Ifee was shaken. If he hadn’t moved the lamp would have fallen on him. But Jamuike—No! He shook his head, shook off the gripping fear. It cannot be.
“Not him, Chizu.” He stated and made himself believe it. “The lamp was probably becoming loose and we didn’t notice. I think it finally just came off its nuts now.” Ifee breathed, because he needed the calming inhalation, and then walked over to Chizu. He gently took her in his arms. “He is not haunting you, Chizu. He died too young to haunt anyone in such a vengeful manner. In any case, why would he haunt you?”
“Why wouldn’t he haunt me, Ifeanacho?” Self-loathing coated the words. “Why wouldn’t he haunt me when I, as his mother, looked the other way and lied to myself that I did not know what was going to happen to him?”
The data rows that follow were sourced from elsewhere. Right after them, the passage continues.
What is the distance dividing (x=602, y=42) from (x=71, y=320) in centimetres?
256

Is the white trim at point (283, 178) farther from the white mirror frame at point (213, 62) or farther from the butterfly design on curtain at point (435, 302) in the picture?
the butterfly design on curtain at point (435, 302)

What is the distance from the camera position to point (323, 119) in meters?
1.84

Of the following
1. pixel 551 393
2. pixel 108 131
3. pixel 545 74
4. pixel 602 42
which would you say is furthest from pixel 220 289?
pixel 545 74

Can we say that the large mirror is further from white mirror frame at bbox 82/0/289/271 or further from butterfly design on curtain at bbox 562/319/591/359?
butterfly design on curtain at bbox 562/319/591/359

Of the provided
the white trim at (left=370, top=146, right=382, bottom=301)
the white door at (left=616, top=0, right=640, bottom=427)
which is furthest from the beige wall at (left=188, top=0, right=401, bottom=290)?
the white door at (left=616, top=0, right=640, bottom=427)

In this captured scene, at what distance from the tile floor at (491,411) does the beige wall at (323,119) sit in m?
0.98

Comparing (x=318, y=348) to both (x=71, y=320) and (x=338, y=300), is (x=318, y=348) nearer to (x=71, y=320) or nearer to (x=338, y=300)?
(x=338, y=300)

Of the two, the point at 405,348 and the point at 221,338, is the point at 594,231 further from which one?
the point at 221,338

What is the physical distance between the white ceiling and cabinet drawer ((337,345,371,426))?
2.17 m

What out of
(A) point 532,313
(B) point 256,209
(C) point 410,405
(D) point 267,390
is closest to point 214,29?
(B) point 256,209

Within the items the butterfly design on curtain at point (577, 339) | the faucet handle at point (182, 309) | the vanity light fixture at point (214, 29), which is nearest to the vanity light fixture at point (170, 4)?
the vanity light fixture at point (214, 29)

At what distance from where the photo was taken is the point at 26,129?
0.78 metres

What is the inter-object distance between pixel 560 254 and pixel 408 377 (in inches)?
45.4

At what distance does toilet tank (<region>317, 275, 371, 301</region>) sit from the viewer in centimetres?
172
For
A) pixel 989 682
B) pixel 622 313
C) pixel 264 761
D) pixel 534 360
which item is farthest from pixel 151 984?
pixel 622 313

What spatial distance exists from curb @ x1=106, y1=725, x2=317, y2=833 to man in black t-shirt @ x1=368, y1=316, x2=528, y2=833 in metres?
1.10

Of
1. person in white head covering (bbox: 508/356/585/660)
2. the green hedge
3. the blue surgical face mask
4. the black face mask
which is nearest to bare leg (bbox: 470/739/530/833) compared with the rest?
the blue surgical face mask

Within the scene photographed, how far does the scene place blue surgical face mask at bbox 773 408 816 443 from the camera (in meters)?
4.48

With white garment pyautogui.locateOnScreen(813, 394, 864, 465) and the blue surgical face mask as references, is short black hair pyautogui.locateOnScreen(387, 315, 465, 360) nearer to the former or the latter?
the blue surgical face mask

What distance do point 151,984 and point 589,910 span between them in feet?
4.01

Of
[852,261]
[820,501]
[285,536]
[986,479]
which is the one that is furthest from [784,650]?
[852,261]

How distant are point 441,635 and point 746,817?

Ifee felt the spear of the loathing even when it wasn’t directed at him and he turned away from the aversion in her eyes. “There is no turning back the clock, Chizu. What has been done can never be undone, so get over this.” And because he felt stifled, he stalked out of the room.
Get over this. Chizu silently repeated the dispassionate words and then turned in the direction she sensed his silent unseeing presence. No, she would never get over this. None of them would, she feared.